Frogmore Plantation Church

Making History at Frogmore Plantation

Learn the stories of Civil War soldiers, cotton kingpins, and those who were enslaved at a 19th-century plantation where cotton is still farmed today.

Time-travel machines may be a work of fiction, but at Frogmore Cotton Plantation and Gins, you can get pretty darn close to feeling like you've stepped into one.

This is an 1,800-acre cotton farm and museum whose history stretches back to circa 1815. Built near Native American mounds in the fertile Mississippi Delta, Frogmore's guides take visitors through the plantation's wild backstory, from its heyday as a stop along the Natchez-to-Natchitoches wagon trail, to its prominence as a Civil War encampment, to its present life as a working cotton operation.

The fact that Frogmore continues to be farmed after 200 years makes it unique among plantation museums. "There’s no other cotton plantation in the South that is a museum and is actively being farmed," Lynette Tanner, owner of Frogmore Plantation said.

Frogmore Plantation Cotton Gin

Learn about cotton ginning at Frogmore Plantation.

Cotton Gin

See machinery of the past.


Walk through historic cabins.

Frogmore Plantation Store

Pick up some trinkets at the Frogmore Plantation store.

Frogmore Plantation's history is mysterious as it is fascinating.

Native Americans and the Mysterious Mounds

Tribes arrived here long before French moved into the region during the 1700s - 700 years earlier, in fact. Ancient Native American farmers built hundreds of mounds throughout the state, the most famous collections being at Poverty Point and Marksville. At Frogmore, you’ll see one that measures 14 feet high and 200 feet long. The Frogmore mound was built over a walled structure whose use is unclear, leaving more questions than answers about the people who built it. Today, it is one of the 39 mounds along the state’s Ancient Mounds Heritage Area and Trails.

A Stop for West-bound Wagons

Frogmore Plantation was built on an enviable plot of real estate. A farmer named Daniel Morris built the farm along an early wagon trail that stretched from Natchez, Mississippi to Natchitoches, Louisiana. The trade route eventually led to the Camino Real in Texas, and all of this interstate travel meant that Frogmore’s cotton was easy to ship across the South and beyond. By the time the Civil War came to Louisiana, the once-tiny plantation had grown to a massive 2,640 acres.

The Civil War Comes to Frogmore

Picture this: it’s August of 1864, the Civil War’s raging, you’re a Union soldier in a Confederate state and you find a very wealthy friend in the remote plains of central Louisiana. That’s exactly what happened at Frogmore, where its owner, William Gillespie (the son who inherited Frogmore in 1855 after his parents were killed in a train wreck in Burlington, NJ) allowed Union soldiers to camp and stock up on supplies on his property before heading to a raid on Rebel soldiers who’d been spotted along the Tensas River. “Union sympathizers like him weren’t naive,” Tanner said. “They knew the South didn’t have the economic structure to withstand a war.” By aligning himself with the North, Gillespie guaranteed he would continue selling cotton throughout the nation long after the war was over.

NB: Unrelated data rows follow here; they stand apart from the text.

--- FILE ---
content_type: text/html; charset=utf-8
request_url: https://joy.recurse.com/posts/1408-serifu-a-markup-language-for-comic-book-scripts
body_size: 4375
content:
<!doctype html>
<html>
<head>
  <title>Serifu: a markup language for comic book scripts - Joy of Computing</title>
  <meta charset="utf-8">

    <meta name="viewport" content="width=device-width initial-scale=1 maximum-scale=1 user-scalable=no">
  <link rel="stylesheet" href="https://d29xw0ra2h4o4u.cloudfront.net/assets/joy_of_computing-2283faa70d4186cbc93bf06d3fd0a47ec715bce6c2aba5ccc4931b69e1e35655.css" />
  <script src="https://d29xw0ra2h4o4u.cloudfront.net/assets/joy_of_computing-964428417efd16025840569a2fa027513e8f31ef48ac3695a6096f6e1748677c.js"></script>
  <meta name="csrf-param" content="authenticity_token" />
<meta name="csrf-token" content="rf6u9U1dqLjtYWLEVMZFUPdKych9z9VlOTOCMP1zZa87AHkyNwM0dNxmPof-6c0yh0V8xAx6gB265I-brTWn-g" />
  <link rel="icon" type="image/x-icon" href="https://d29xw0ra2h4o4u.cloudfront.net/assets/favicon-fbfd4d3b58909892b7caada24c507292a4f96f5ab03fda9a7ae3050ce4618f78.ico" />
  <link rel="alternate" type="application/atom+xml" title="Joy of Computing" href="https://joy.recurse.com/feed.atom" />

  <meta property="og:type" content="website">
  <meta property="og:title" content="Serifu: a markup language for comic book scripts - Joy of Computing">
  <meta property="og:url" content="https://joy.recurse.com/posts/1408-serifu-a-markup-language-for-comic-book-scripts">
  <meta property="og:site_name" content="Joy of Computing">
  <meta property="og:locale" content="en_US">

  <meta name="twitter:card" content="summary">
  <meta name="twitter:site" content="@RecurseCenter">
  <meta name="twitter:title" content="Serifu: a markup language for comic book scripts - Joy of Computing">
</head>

Africans’ Road from Slavery to Emancipation

Despite their opposition to secession, many Union-sympathizing planters in Louisiana had slaves. Frogmore had approximately 159. At the museum, visitors learn about the lives of the enslaved living and working on the plantation, the effects of the Civil War on women and children, and includes stops at original slave cabins donated to the plantation. They are furnished as they would have been in the early to mid-1800s. Tanner felt so strongly that the stories of the enslaved needed to be told, that she wrote a book on it entitled "Chained to the Land," available at the museum’s gift shop.

Frogmore Plantation Today

Today, Frogmore Plantation honors the past while keeping an eye on the future. Tanner and her husband, George “Buddy” Tanner, continue working the fields and computerized cotton gin, producing approximately 900 bales of cotton per day. Visitors can see the old way of cotton ginning in comparison to the modern technology that has advanced the process over time. Stop by, try your hand at picking cotton and learn about the rich history of this monument to Louisiana’s heritage.